Страница 1 из 3
Александр Шохов
Он скоро умрет
Каждый день у моря в Аркадии собирались посидеть на пляже пенсионеры и безработные. Одетые в черное и серое, они смотрели на море, вглядываясь в горизонт, и казалось, что они ждут чего – то неизбежного, что обязательно должно прийти оттуда, из места, где небо и море становятся одной стихией.
Вокруг, на проданных городскими властями пляжных территориях, велись шумные строительные работы: ошалевшие от чувства обладания престижной площадью бизнесмены готовились к лету. Одесса ждала туристов, иностранных моряков, – всех тех, для кого этот город запомнится нескончаемым праздником.

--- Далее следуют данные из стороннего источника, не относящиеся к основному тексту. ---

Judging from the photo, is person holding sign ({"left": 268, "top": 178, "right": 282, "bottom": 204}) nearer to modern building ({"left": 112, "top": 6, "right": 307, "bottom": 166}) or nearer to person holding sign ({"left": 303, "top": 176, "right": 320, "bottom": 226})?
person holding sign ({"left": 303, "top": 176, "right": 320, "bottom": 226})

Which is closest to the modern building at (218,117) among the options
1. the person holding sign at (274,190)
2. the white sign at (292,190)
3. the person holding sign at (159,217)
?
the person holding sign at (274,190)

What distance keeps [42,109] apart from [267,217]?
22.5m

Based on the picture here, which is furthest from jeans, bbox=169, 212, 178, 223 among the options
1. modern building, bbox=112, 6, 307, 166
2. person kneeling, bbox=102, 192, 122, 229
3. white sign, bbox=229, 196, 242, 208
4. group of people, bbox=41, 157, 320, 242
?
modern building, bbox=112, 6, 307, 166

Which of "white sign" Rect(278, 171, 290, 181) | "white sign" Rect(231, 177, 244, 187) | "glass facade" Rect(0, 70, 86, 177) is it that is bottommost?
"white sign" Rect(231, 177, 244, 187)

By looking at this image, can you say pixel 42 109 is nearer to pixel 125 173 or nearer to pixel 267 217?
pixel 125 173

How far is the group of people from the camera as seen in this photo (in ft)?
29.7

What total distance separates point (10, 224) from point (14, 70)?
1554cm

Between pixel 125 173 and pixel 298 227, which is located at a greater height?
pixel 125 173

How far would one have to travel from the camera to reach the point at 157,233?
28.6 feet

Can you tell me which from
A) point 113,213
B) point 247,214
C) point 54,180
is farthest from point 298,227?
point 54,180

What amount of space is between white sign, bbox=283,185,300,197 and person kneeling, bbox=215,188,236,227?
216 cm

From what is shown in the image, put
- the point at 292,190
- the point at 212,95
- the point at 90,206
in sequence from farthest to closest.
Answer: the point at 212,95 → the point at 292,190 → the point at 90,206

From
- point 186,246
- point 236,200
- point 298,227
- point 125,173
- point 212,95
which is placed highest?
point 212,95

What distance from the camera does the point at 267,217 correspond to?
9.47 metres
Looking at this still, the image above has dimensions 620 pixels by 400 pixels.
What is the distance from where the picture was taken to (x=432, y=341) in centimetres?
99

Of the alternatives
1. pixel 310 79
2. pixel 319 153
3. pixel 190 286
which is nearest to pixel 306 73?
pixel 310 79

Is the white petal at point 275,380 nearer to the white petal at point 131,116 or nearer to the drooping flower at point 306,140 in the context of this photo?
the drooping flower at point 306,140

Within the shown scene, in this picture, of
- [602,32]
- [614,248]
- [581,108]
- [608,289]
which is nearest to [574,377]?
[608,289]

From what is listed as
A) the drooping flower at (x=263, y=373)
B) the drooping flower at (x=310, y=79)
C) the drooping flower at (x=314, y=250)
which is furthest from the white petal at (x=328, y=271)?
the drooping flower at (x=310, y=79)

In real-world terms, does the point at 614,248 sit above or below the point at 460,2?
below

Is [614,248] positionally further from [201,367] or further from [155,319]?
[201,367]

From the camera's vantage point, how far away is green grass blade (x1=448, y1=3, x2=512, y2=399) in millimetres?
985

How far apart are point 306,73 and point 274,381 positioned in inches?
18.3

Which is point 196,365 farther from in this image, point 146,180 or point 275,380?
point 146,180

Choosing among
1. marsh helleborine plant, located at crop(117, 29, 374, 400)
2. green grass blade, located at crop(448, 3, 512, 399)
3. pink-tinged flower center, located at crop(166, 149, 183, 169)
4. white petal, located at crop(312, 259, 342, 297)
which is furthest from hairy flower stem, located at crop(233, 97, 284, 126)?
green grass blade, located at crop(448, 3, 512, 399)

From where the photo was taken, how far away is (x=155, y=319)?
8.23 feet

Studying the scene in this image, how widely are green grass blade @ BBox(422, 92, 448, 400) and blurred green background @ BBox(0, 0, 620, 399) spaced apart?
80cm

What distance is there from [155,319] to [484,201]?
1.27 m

Еще не было тепло, конец апреля не радовал солнечными днями, но некоторые осмеливались купаться в прибрежных волнах.
Каждый раз, когда я приходил посидеть у моря, она проходила мимо меня. Проходила, не замечая. Наверное, ей было все равно, кто на нее смотрит. Я не знал, кто она. Иногда появляясь на пляже в обществе подруг, она звонко смеялась, и в ее каштановых волосах играли лучи солнца. Иногда я видел, как она идет по улице, погруженная в себя и в то же время похожая на единственное цветное изображение на черно – белом фото. Однажды я увидел ее в Городском Саду. Она сидела перед художником, который рисовал ее портрет. Тогда, остановившись, я смотрел на нее почти час, наблюдая, как тонкие черты юного лица проступают на белом листе ватмана. Против моей воли получалось, что я встречал ее почти каждый день.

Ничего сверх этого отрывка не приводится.